### Complete the following
[1] In the Geneva travel account, why were the writer's hands no help during the fall on the ice? Answer in one to three sentences.
[2] Extend the Geneva travel account with the next stretch of the story, starting after its final sentence.

[start of Text segment]

Swiss Johnny Bravo is domestic. Classic "European socialism."

The next day’s weather was a bit nicer, so Jasmine and I headed into Geneva’s old town. In this part of Switzerland, French is the dominant language. And it sucks. You can’t seem to pronounce anything without sounding like a fool (“so you’re telling me the last three letters are pointless?”). In order to spite this, we started just pronouncing things as any full-blooded American would. For example, Jean-Jacques Rousseau became John Jack. When going to John Jack’s childhood home, we apparently entered through a door that’s supposed to be locked and confused the hell out of the attendant that was there. She seemed a bit too flustered and panicked for us having simply found an alternate access to an office. Once she ushered us out, she scurried off in haste to go lock the other door we entered through. As we were making our way back to the train station, I got owned by a patch of ice. I attempted to crush a small ice cube, but as it crumbled, it got the last laugh. I was sent careening, and if it wasn’t for some ridiculous acrobatics, my face was going straight into the ground (my hands were buried in my jacket pockets for warmth so they weren’t coming to the rescue any time soon). Well, again we figured the relative’s place was a better/warmer venue than any other, so we headed back. Once there, we watched a Six Nations rugby match (a big tourney going on here in Europe) between Italy and England and then the glory that is Italian news. I now regret not having watched this every day when I lived in Florence. It felt like a junior high production except with really classy outfits. The main newscaster would have these awkward pauses every time they’d either cut to a clip or come back to him, one Italian lady did her reporting in the Captain Morgan stance, and a final woman did her best Michelle Bachmann impression by having her eyes pointed somewhere off to the left of the camera. It was glorious. That night some friends of my family came over and we had a wonderful Italian meal. One of these people has even been a doctor on excursions up Everest and K2 (bet your dinner guests aren’t quite that BA). Crazy.

[end of Text segment]
[start of Items]

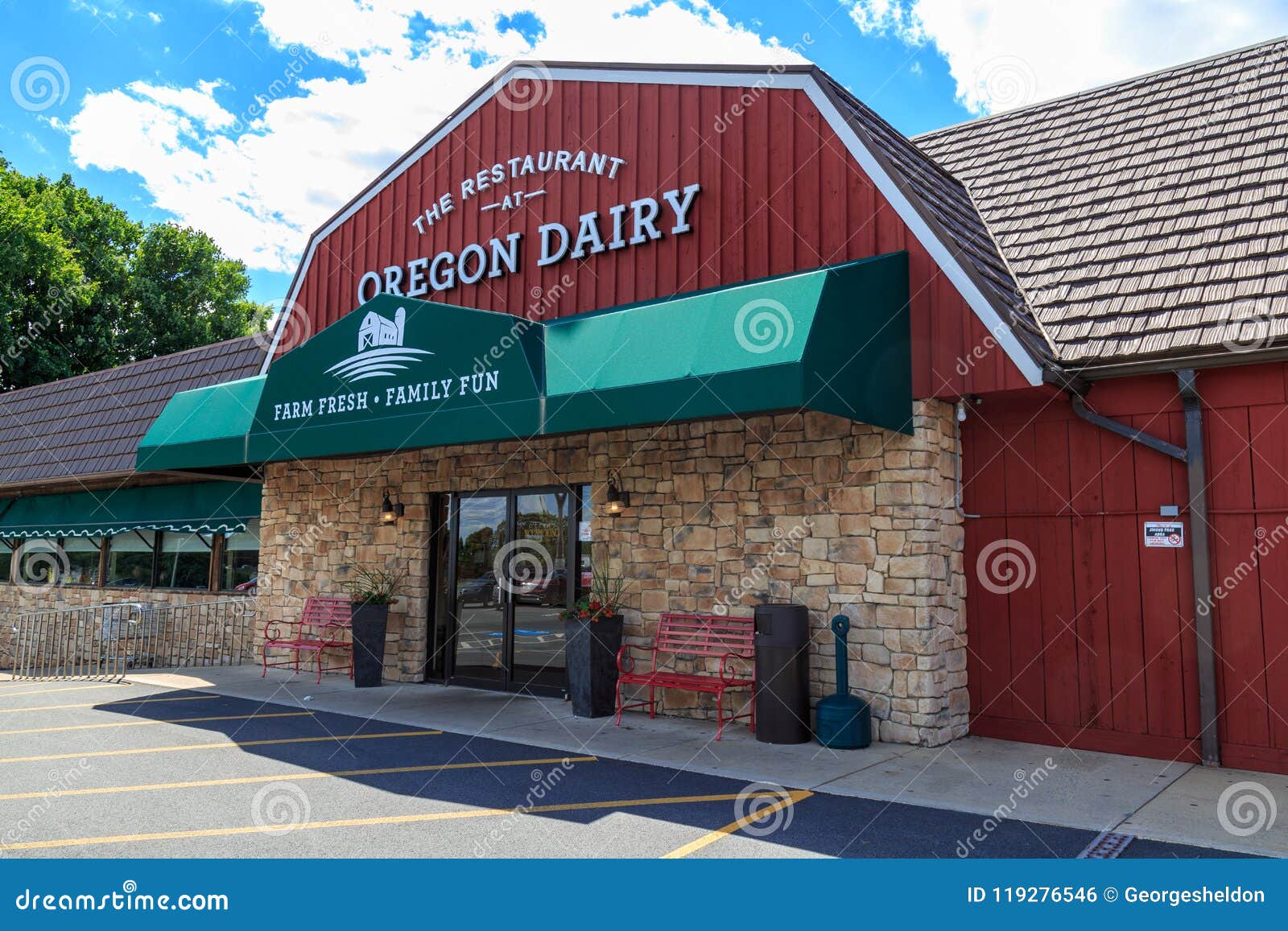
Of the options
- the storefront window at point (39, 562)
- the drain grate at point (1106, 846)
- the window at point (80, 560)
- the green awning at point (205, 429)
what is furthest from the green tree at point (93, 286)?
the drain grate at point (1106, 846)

[end of Items]
[start of Items]

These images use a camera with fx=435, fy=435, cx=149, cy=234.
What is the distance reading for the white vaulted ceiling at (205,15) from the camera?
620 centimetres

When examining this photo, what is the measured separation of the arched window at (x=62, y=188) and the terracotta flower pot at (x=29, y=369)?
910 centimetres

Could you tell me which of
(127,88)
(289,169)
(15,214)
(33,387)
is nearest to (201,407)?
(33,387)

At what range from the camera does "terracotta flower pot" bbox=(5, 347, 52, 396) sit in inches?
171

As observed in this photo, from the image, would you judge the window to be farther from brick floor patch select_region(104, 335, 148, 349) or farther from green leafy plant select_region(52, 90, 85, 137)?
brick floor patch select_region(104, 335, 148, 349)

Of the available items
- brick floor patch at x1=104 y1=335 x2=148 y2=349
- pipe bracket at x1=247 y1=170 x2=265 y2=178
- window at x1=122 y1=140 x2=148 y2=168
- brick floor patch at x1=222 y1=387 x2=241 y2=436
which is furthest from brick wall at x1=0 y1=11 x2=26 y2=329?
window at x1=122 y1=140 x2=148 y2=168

[end of Items]
[start of Items]

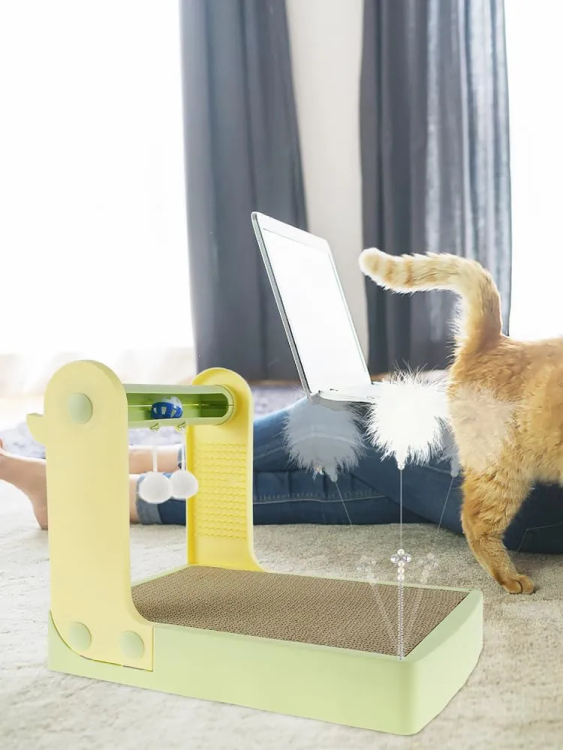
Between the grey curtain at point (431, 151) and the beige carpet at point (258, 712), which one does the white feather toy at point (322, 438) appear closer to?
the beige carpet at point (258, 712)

[end of Items]

### Per-task answers
[1] The writer's hands were buried in the jacket pockets for warmth, so they couldn't break the fall. Only some ridiculous acrobatics kept the writer's face from hitting the ground.

[2]
So warm

The next morning an art museum was on the docket and then Nyon, the city near Geneva that Jasmine calls home. The lake had blown over the walls protecting the sidewalk creating a surreal frozen landscape filled with ice sculptures. It was gorgeous. By the time we tried to grab lunch, it was probably around two. With it being a Sunday, absolutely nothing was open save one Chinese restaurant. No objections on this end. Actually I lied, bars are still open. We strolled into one of these, and the first thing you notice is the random dogs wandering about. Not saying I wouldn’t love to have Tess with me at a bar, but it just seems so odd to have Fido growling at anyone he doesn’t appreciate. After this, I had to take the train back to my relatives place. While on the train, a lady pointed at my gloves and said, “Canada.” I looked at her confused and responded with, “America?” She then realized I speak English and explained to me how she had bought the exact same gloves when she was in Canada (these gloves though weren’t made for a 5 year old girl). Oh, the great connections you make abroad. Once home, it was an early bed time considering my plane left at 6 in the am.

Next up, Madrid.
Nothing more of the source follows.